Axion Power International, Inc., the developer of advanced lead-carbon PbC batteries and energy storage systems, has completed a private placement of $9 million principal amount of senior convertible notes and warrants with institutional investors and an additional $1 million principal amount of subordinated unsecured convertible notes and warrants in an ancillary transaction with directors, officers and one of the original Axion founders. Maxim Group LLC acted as placement agent.
On the senior convertible notes of $9 million, Axion at closing received approximately $2.6 million in proceeds, net of placement fees and expenses, and will receive nine subsequent monthly tranches.
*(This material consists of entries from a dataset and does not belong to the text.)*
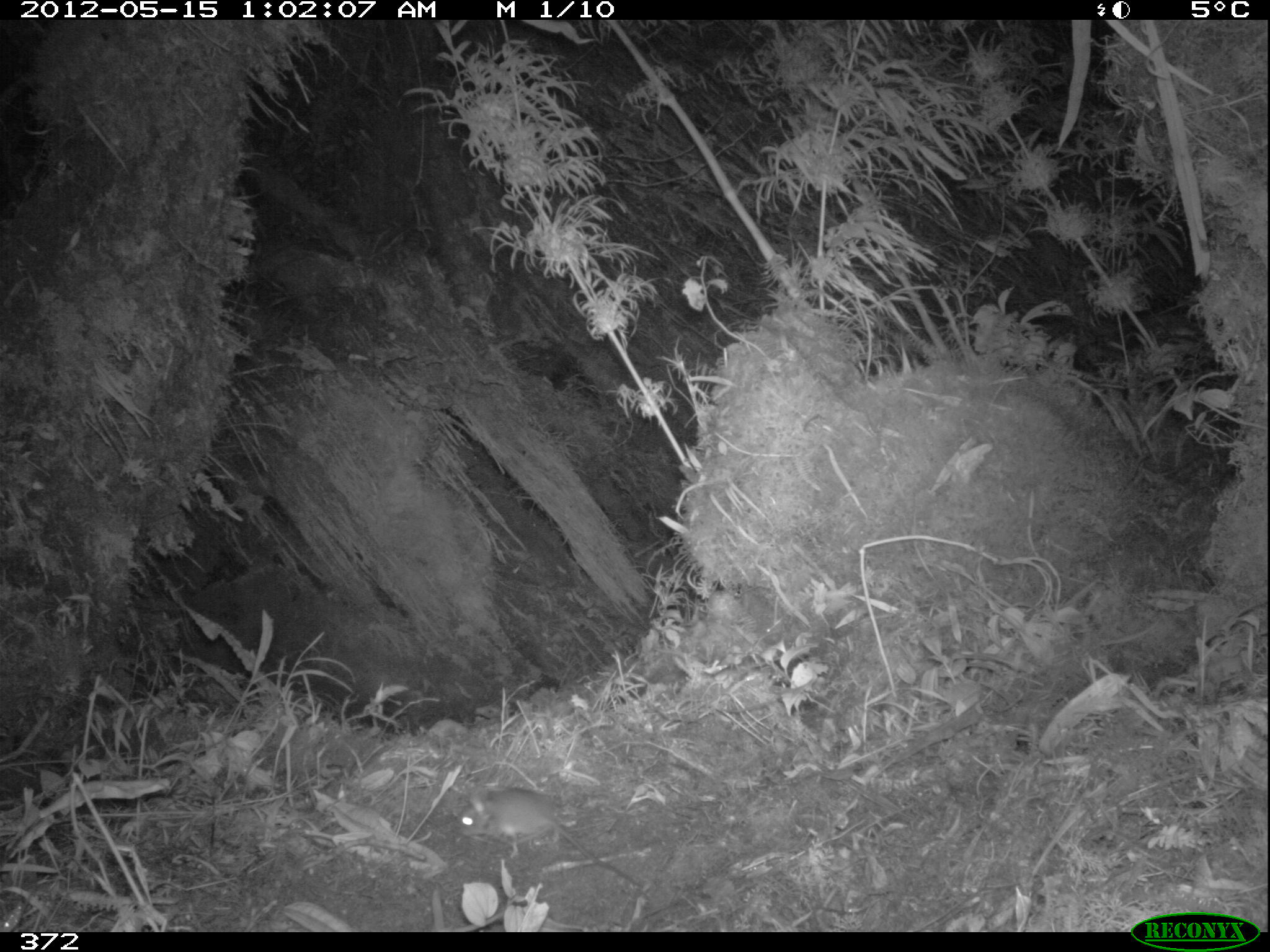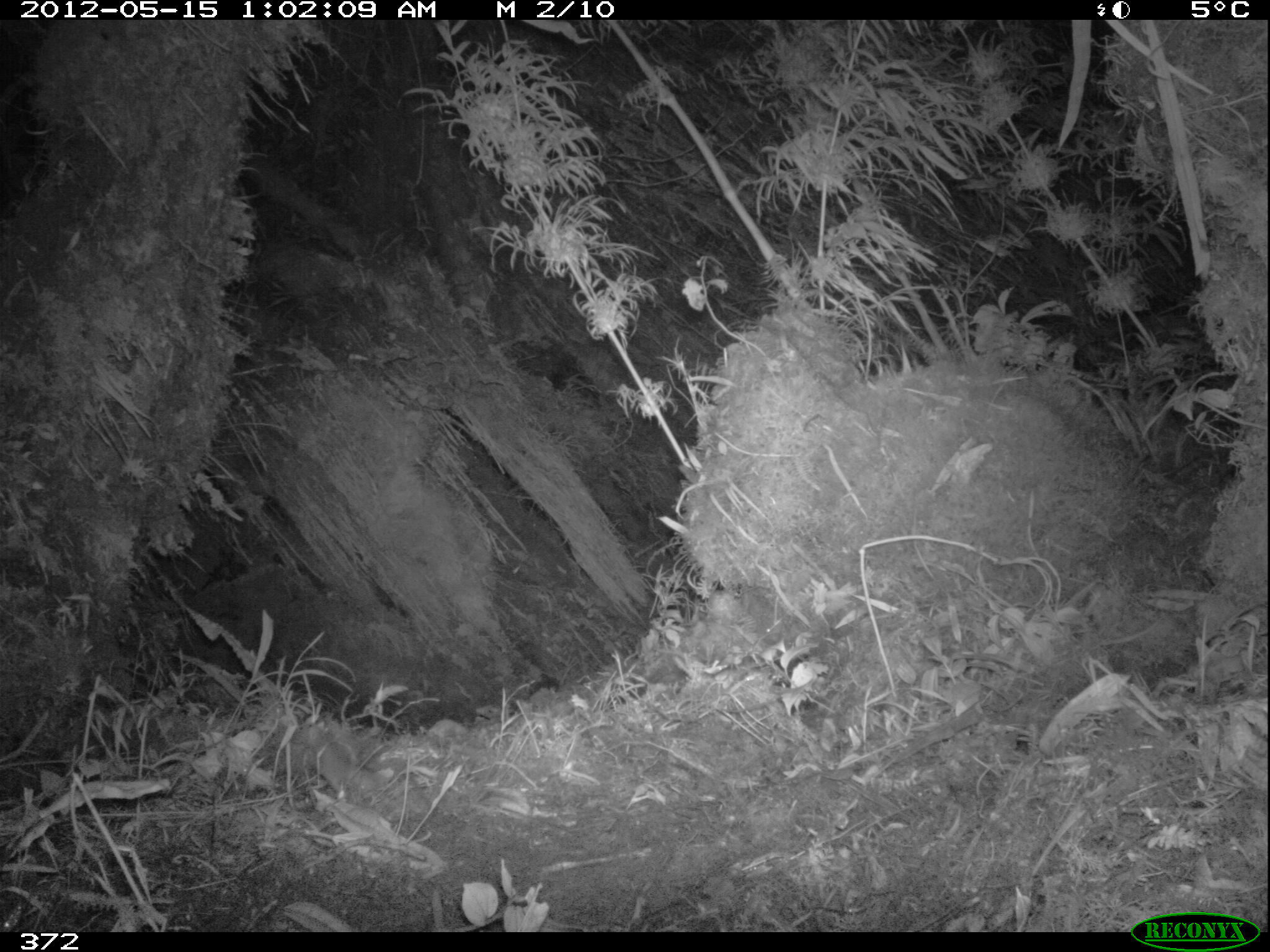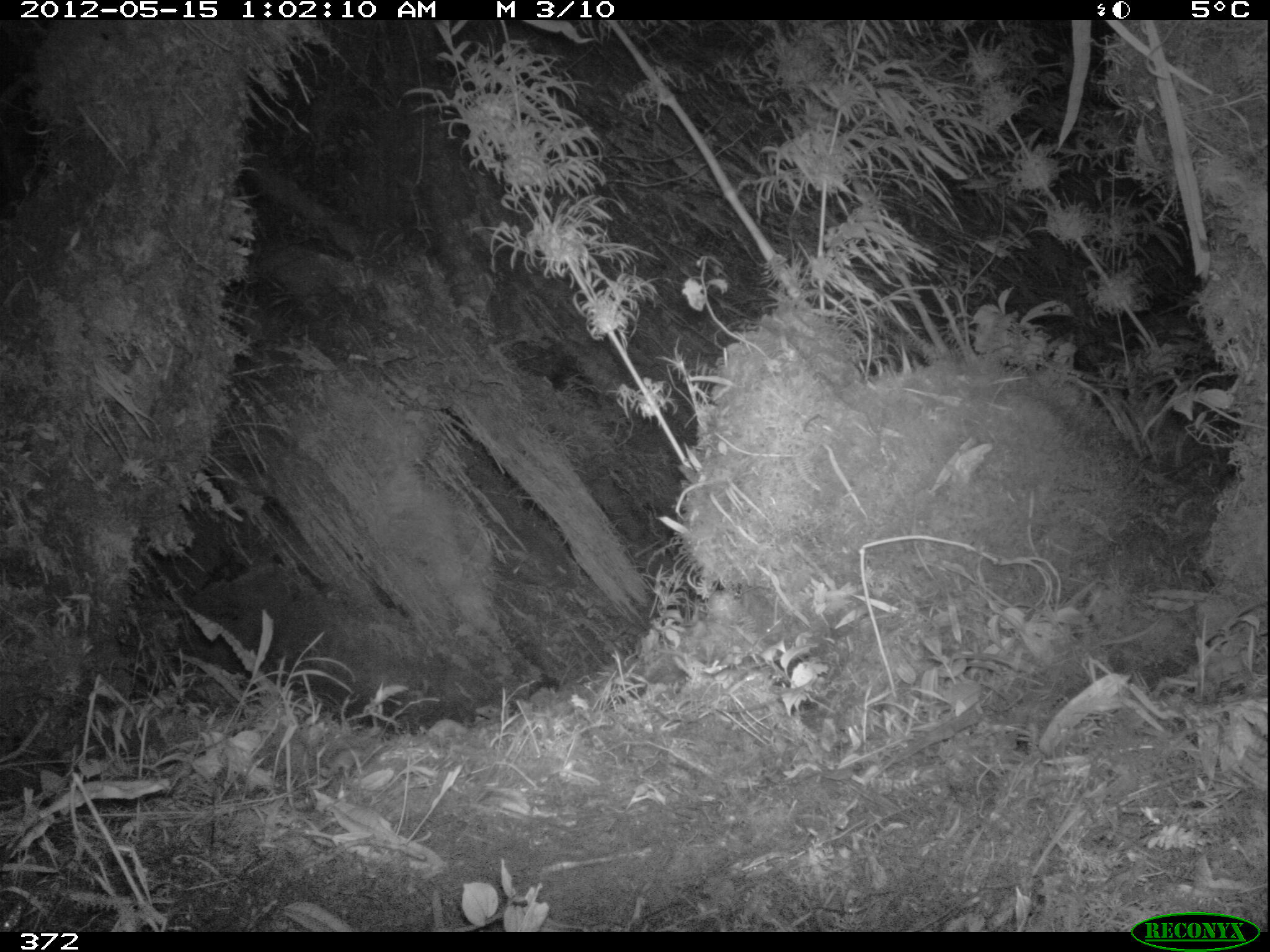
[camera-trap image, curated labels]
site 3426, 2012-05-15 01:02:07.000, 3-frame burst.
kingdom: Animalia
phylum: Chordata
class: Mammalia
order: Rodentia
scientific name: Rodentia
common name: rodents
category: unknown rodent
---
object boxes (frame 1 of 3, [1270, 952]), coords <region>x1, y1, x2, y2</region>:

The notes carry an 8% interest rate and have a nine-month amortization schedule with interest beginning at closing and can be paid, at the company’s option, in cash or in discounted registered shares.
In addition, the investors are entitled to convert the note, or any portion of the note, into shares, utilizing the 105% premium to market price determined at closing ($.26.4). The investors are also entitled to approximately 50% warrant coverage in 5-year warrants, at a 120% premium to market price ($.30.2), that will not be exercisable for six months after the closing. Any funds received from warrant conversion to common stock would be incremental to the offering.
On the subordinated unsecured convertible notes of $1 million, Axion at closing received $1.0 million in proceeds as there were no placement fees or expenses. The notes bear accruable interest at the rate of 8% and the principal and interest are both payable at the end of the term, or when certain thresholds have been met, in cash, or in shares, at the option of the lender.